Start of Block

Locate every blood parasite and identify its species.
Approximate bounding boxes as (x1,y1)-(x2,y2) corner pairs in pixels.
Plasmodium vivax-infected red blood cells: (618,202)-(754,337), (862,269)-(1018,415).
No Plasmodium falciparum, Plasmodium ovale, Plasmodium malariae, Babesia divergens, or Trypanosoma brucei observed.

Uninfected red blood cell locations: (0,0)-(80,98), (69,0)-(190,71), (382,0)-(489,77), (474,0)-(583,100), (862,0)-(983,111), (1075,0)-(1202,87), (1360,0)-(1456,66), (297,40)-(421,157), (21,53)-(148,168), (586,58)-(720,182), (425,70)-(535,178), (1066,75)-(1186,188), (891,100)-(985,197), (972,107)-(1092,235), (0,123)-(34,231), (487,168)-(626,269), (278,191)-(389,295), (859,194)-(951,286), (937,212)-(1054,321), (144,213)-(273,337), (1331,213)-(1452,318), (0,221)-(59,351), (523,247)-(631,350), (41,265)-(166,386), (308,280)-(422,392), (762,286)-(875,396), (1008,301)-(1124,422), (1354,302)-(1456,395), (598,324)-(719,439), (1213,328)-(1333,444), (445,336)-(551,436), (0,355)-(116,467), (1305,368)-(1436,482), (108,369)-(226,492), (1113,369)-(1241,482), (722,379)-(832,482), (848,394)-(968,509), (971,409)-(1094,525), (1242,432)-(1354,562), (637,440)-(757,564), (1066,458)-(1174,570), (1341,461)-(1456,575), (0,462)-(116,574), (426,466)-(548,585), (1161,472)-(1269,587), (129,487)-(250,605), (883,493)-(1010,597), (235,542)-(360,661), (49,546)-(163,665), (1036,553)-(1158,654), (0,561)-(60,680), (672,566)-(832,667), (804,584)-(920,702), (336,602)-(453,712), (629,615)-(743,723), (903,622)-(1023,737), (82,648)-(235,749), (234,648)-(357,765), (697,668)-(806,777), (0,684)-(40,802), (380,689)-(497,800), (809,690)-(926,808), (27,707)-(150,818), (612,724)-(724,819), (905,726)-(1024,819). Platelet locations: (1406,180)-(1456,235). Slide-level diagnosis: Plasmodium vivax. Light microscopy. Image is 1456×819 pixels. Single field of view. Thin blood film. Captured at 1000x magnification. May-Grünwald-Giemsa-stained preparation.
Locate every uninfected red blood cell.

End of Block

* _Exercise aim_: What is needed is an exact transcription of every entry above.

* _Output for this exercise_:
Locate every blood parasite and identify its species.
Approximate bounding boxes as (x1,y1)-(x2,y2) corner pairs in pixels.
Plasmodium vivax-infected red blood cells: (618,202)-(754,337), (862,269)-(1018,415).
No Plasmodium falciparum, Plasmodium ovale, Plasmodium malariae, Babesia divergens, or Trypanosoma brucei observed.

Uninfected red blood cell locations: (0,0)-(80,98), (69,0)-(190,71), (382,0)-(489,77), (474,0)-(583,100), (862,0)-(983,111), (1075,0)-(1202,87), (1360,0)-(1456,66), (297,40)-(421,157), (21,53)-(148,168), (586,58)-(720,182), (425,70)-(535,178), (1066,75)-(1186,188), (891,100)-(985,197), (972,107)-(1092,235), (0,123)-(34,231), (487,168)-(626,269), (278,191)-(389,295), (859,194)-(951,286), (937,212)-(1054,321), (144,213)-(273,337), (1331,213)-(1452,318), (0,221)-(59,351), (523,247)-(631,350), (41,265)-(166,386), (308,280)-(422,392), (762,286)-(875,396), (1008,301)-(1124,422), (1354,302)-(1456,395), (598,324)-(719,439), (1213,328)-(1333,444), (445,336)-(551,436), (0,355)-(116,467), (1305,368)-(1436,482), (108,369)-(226,492), (1113,369)-(1241,482), (722,379)-(832,482), (848,394)-(968,509), (971,409)-(1094,525), (1242,432)-(1354,562), (637,440)-(757,564), (1066,458)-(1174,570), (1341,461)-(1456,575), (0,462)-(116,574), (426,466)-(548,585), (1161,472)-(1269,587), (129,487)-(250,605), (883,493)-(1010,597), (235,542)-(360,661), (49,546)-(163,665), (1036,553)-(1158,654), (0,561)-(60,680), (672,566)-(832,667), (804,584)-(920,702), (336,602)-(453,712), (629,615)-(743,723), (903,622)-(1023,737), (82,648)-(235,749), (234,648)-(357,765), (697,668)-(806,777), (0,684)-(40,802), (380,689)-(497,800), (809,690)-(926,808), (27,707)-(150,818), (612,724)-(724,819), (905,726)-(1024,819). Platelet locations: (1406,180)-(1456,235). Slide-level diagnosis: Plasmodium vivax. Light microscopy. Image is 1456×819 pixels. Single field of view. Thin blood film. Captured at 1000x magnification. May-Grünwald-Giemsa-stained preparation.
Locate every uninfected red blood cell.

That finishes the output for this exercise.